Palestinian groups announce ceasefire with Israel after worst escalation in years

Published November 14, 2018
Ashkelon (Israel): Israelis inspect the damage to a house (left) caused by rockets fired from the Gaza Strip on Tuesday. Palestinians survey a destroyed residential building hit by Israeli air strikes in Gaza City.—Agencies
Ashkelon (Israel): Israelis inspect the damage to a house (left) caused by rockets fired from the Gaza Strip on Tuesday. Palestinians survey a destroyed residential building hit by Israeli air strikes in Gaza City.—Agencies

GAZA CITY: Palestinian militant groups in the Gaza Strip announced an Egyptian-brokered ceasefire with Israel on Tuesday after a severe escalation of violence threatened to descend into full-blown war.

The groups, including Hamas, issued a joint statement saying they would abide by the ceasefire as long as Israel did the same.

Israeli Prime Minister Benjamin Netanyahu’s office and the military had not commented on the announcement. Israel’s hard-line defence minister, Avigdor Lieberman, issued a statement saying he did not support stopping the strikes.

“Egypt’s efforts have been able to achieve a ceasefire between the resistance and the Zionist enemy,” the statement by the Gaza groups said. “The resistance will respect this declaration as long as the Zionist enemy respects it.”

The violent escalation between Israel and Palestinian militants in Gaza was the worst since a 2014 war. Seven Palestinians were killed in Gaza over the course of some 24 hours as Israeli strikes targeted militants and flattened buildings while sending fireballs and plumes of smoke into the sky.

Sirens wailed in southern Israel and tens of thousands of residents had taken cover in shelters as around 460 rockets and mortar rounds were fired from the Gaza Strip, wounding 27 people, including three severely.
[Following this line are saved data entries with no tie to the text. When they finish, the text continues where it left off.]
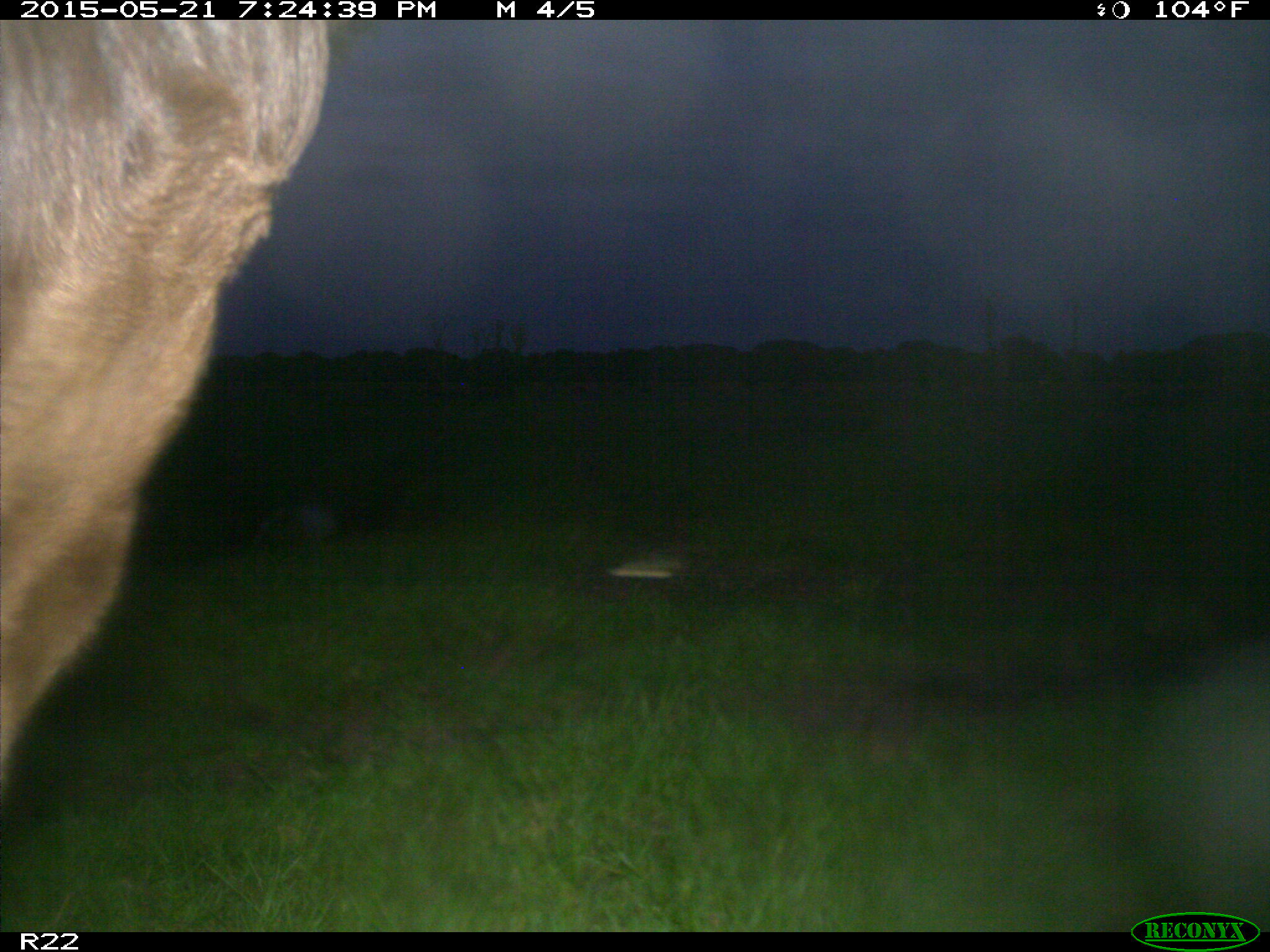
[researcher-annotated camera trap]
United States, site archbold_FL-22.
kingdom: Animalia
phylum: Chordata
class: Mammalia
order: Artiodactyla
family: Bovidae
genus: Bos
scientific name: Bos taurus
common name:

Ashkelon (Israel): Israelis inspect the damage to a house (left) caused by rockets fired from the Gaza Strip on Tuesday. Palestinians survey a destroyed residential building hit by Israeli air strikes in Gaza City.—Agencies
Ashkelon (Israel): Israelis inspect the damage to a house (left) caused by rockets fired from the Gaza Strip on Tuesday. Palestinians survey a destroyed residential building hit by Israeli air strikes in Gaza City.—Agencies

Egypt has negotiated ceasefires following previous flare-ups, while UN Middle East envoy Nickolay Mladenov has also been seeking a long-term truce between the two sides in recent weeks. Mladenov had earlier called the escalation “extremely dangerous” and said on Twitter that “restraint must be shown by all”.

After an Israeli security cabinet meeting that reportedly lasted some six hours on Tuesday, a statement was issued saying the ministers “instructed the [military] to continue its operations as necessary”.
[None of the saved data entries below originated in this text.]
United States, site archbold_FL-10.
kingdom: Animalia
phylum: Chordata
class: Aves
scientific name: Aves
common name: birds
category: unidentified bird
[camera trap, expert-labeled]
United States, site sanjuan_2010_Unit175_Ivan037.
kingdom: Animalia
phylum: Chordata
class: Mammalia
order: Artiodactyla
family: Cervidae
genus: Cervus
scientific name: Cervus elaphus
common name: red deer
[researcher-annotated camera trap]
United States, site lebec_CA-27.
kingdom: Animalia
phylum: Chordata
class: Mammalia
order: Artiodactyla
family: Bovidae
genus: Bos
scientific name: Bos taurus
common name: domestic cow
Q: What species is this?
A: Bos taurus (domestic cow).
The latest round of violence began on Sunday with a botched Israeli special forces operation inside the Gaza Strip that turned deadly and prompted Hamas to vow revenge.

The clash that resulted from the blown covert operation killed seven Palestinian militants, including a local Hamas military commander, as well as an Israeli army officer.
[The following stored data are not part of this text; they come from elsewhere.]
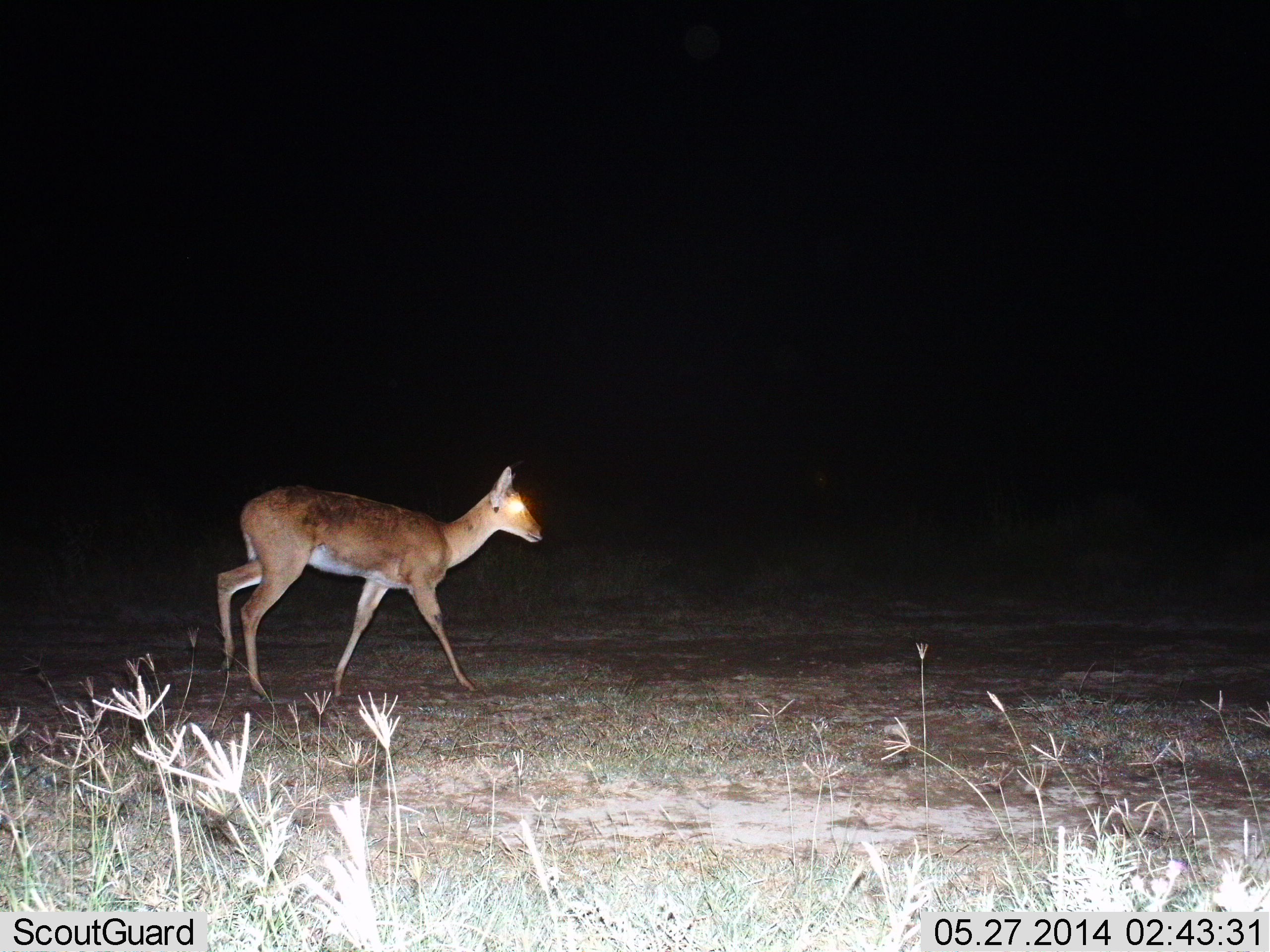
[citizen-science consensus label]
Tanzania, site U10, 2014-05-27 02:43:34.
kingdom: Animalia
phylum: Chordata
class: Mammalia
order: Artiodactyla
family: Bovidae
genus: Redunca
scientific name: Redunca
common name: reedbuck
Reedbuck (Redunca), count 1. Behavior (volunteer vote fractions): standing 20%, resting 0%, moving 80%, interacting 0%. Young present (vote fraction): 0%. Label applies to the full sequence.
Palestinian militants responded with rocket and mortar fire, as well as an anti-tank missile that hit a bus that Hamas says was being used by Israeli soldiers. A soldier was severely wounded in the attack.

Israel hit back with major air strikes, with targets including Hamas’s Al-Aqsa TV station and internal security headquarters in Gaza City. The military said it struck some 160 targets in the Gaza Strip.

At least five of the dead in Gaza were claimed as members of various militant groups. Some 26 other people were wounded in the Palestinian territory, according to Gaza’s health ministry.